А сейчас беспомощным ребёнком,
Молчаливым, строгим, как всегда,
Ты лежишь в тени, от нас в сторонке,
Ветеран сражений и труда.
Но глядишь в глаза ты людям смело –
Не жалел для них ни сил, ни жил.
Что бы для тебя такое сделать,
Чтобы ты, отец, ещё пожил?

Андрей Галамага

Связь

Удел связиста – это ли не рай?
Удачливей на фронте не найдёте.
Наладил связь – сиди и ожидай,
Тебе не лезть под пули, как пехоте…
Я, устранив на линии обрыв,
Ползком открытым полем пробирался.
Со всех сторон гремел за взрывом взрыв,
А немец будто бы с цепи сорвался.
Я цел и невредим дошёл назад.
Не то чтоб думал, ждут меня объятья;
Но лейтенант лишь бросил беглый взгляд:
«Опять обрыв.

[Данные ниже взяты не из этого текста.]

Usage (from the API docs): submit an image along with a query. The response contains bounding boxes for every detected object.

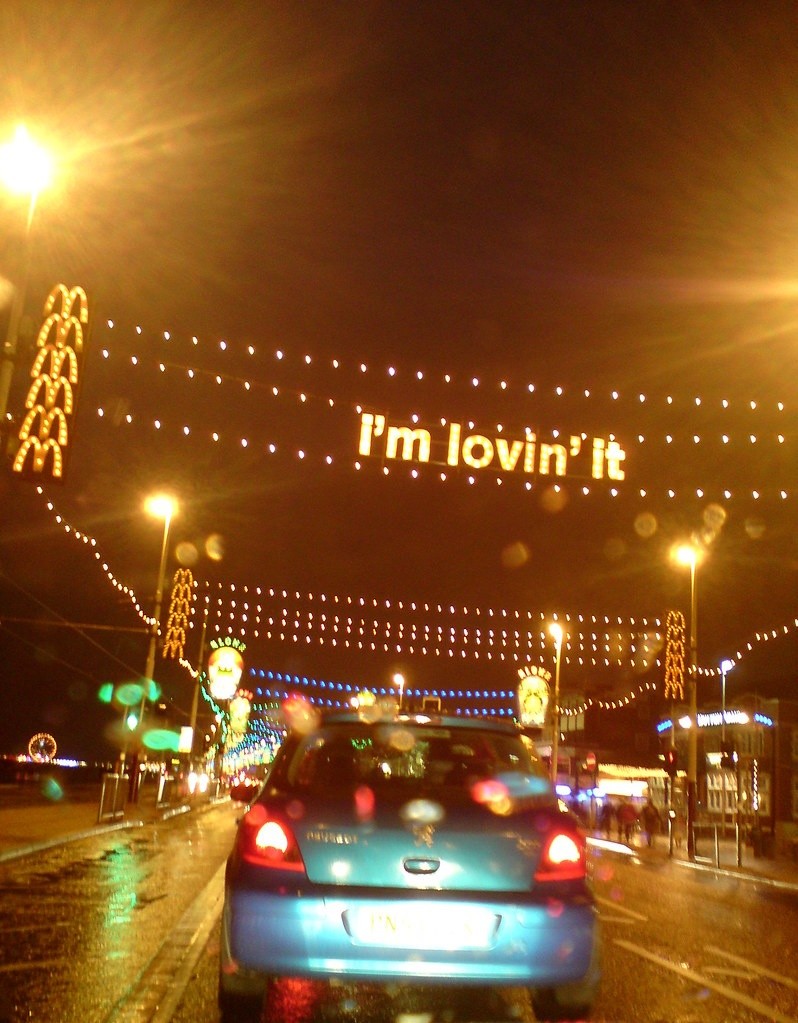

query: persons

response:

Давай, ползи обратно».
И я пополз второй раз в этот ад.
Фашист сплошным ковром по полю стелет,
И каждый пролетающий снаряд,
Казалось, прямо на меня нацелен.
Не буду врать, я страха не скрывал,
Но чувствовал нутром, что не погибну;
И только непрерывно повторял
Рассказанную бабкою молитву.
Мне не избавиться от этих снов.
Но кто однажды видел смерть так близко,
Тот навсегда постиг значенье слов:
На фронте – не бывает атеистов.

Александр Гирявенко

«Что-то нужно забывать, а что-то помнить…»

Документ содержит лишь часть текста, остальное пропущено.